练习目的 → 请把下面这段关于音频处理方法和装置的原文完整抄写一遍，一字不改。

原文段落 →
▬▬▬▬▬▬▬▬▬▬

本公开实施例涉及计算机技术领域,具体涉及音频处理方法和装置。
录音,也可以称为拾音,指把声音收集起来的过程。电子设备(例如终端)可以录音。录音可以得到录音数据,可以将录音数据直接作为放音数据。放音数据可以由采集录音数据的电子设备播放,也可以由其它电子设备播放。
在音频处理领域,通常需要对音频数据进行去噪处理。
发明内容
本公开实施例提出了音频处理方法和装置。
第一方面,本公开实施例提供了一种音频处理方法,该方法包括:获取录音数据;从预先建立的去噪处理方式集合中,选取去噪处理方式作为目标去噪处理方式;基于上述目标去噪处理方式,对上述录音数据进行处理。
第二方面,本公开实施例提供了一种音频处理装置,该装置包括:获取单元,被配置成获取录音数据;选取单元,被配置成从预先建立的去噪处理方式集合中,选取去噪处理方式作为目标去噪处理方式;处理单元,被配置成基于上述目标去噪处理方式,对上述录音数据进 行处理。
第三方面,本公开实施例提供了一种电子设备,该电子设备包括:一个或多个处理器;存储装置,其上存储有一个或多个程序,当上述一个或多个程序被上述一个或多个处理器执行时,使得上述一个或多个处理器实现如第一方面中任一实现方式描述的方法。

▬▬▬▬▬▬▬▬▬▬

数据摘录 →
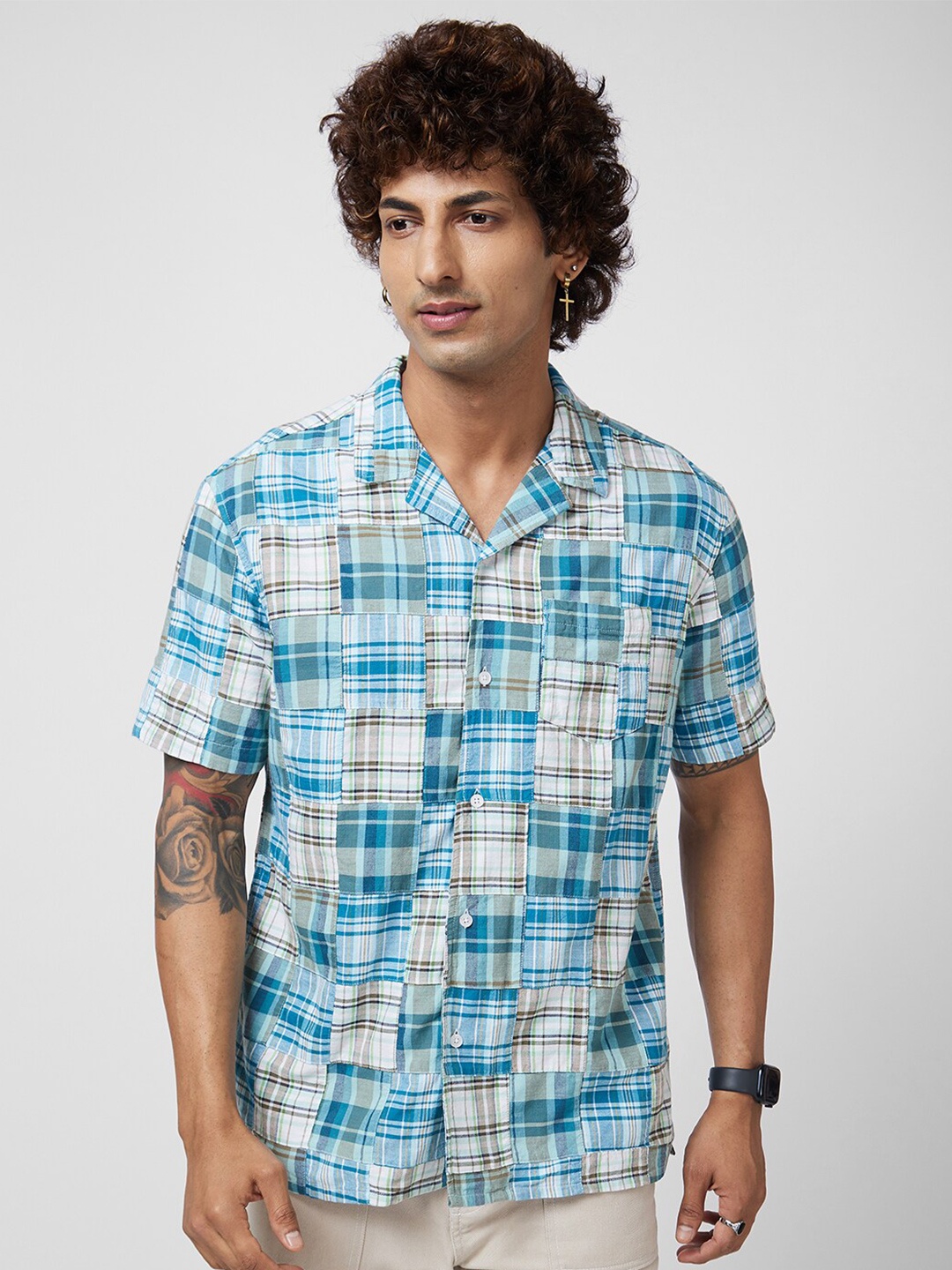 

VASTRADO Classic Tartan Checked Lapel Collar Oversized Cotton Casual Shirt, Turquoise blue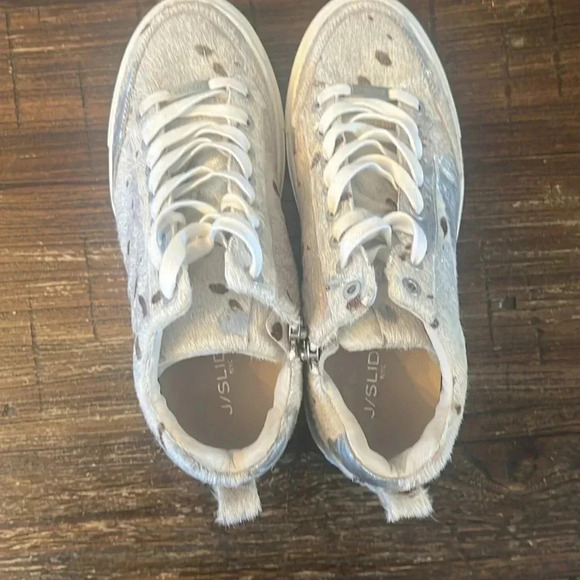 J/Slides Ludlow Metallic Calf Hair High Top Sneakers Women’s 8.5 Platform Luxe - Picture 5 of 10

▬▬▬▬▬▬▬▬▬▬

书面答案 →
本公开实施例涉及计算机技术领域,具体涉及音频处理方法和装置。
录音,也可以称为拾音,指把声音收集起来的过程。电子设备(例如终端)可以录音。录音可以得到录音数据,可以将录音数据直接作为放音数据。放音数据可以由采集录音数据的电子设备播放,也可以由其它电子设备播放。
在音频处理领域,通常需要对音频数据进行去噪处理。
发明内容
本公开实施例提出了音频处理方法和装置。
第一方面,本公开实施例提供了一种音频处理方法,该方法包括:获取录音数据;从预先建立的去噪处理方式集合中,选取去噪处理方式作为目标去噪处理方式;基于上述目标去噪处理方式,对上述录音数据进行处理。
第二方面,本公开实施例提供了一种音频处理装置,该装置包括:获取单元,被配置成获取录音数据;选取单元,被配置成从预先建立的去噪处理方式集合中,选取去噪处理方式作为目标去噪处理方式;处理单元,被配置成基于上述目标去噪处理方式,对上述录音数据进 行处理。
第三方面,本公开实施例提供了一种电子设备,该电子设备包括:一个或多个处理器;存储装置,其上存储有一个或多个程序,当上述一个或多个程序被上述一个或多个处理器执行时,使得上述一个或多个处理器实现如第一方面中任一实现方式描述的方法。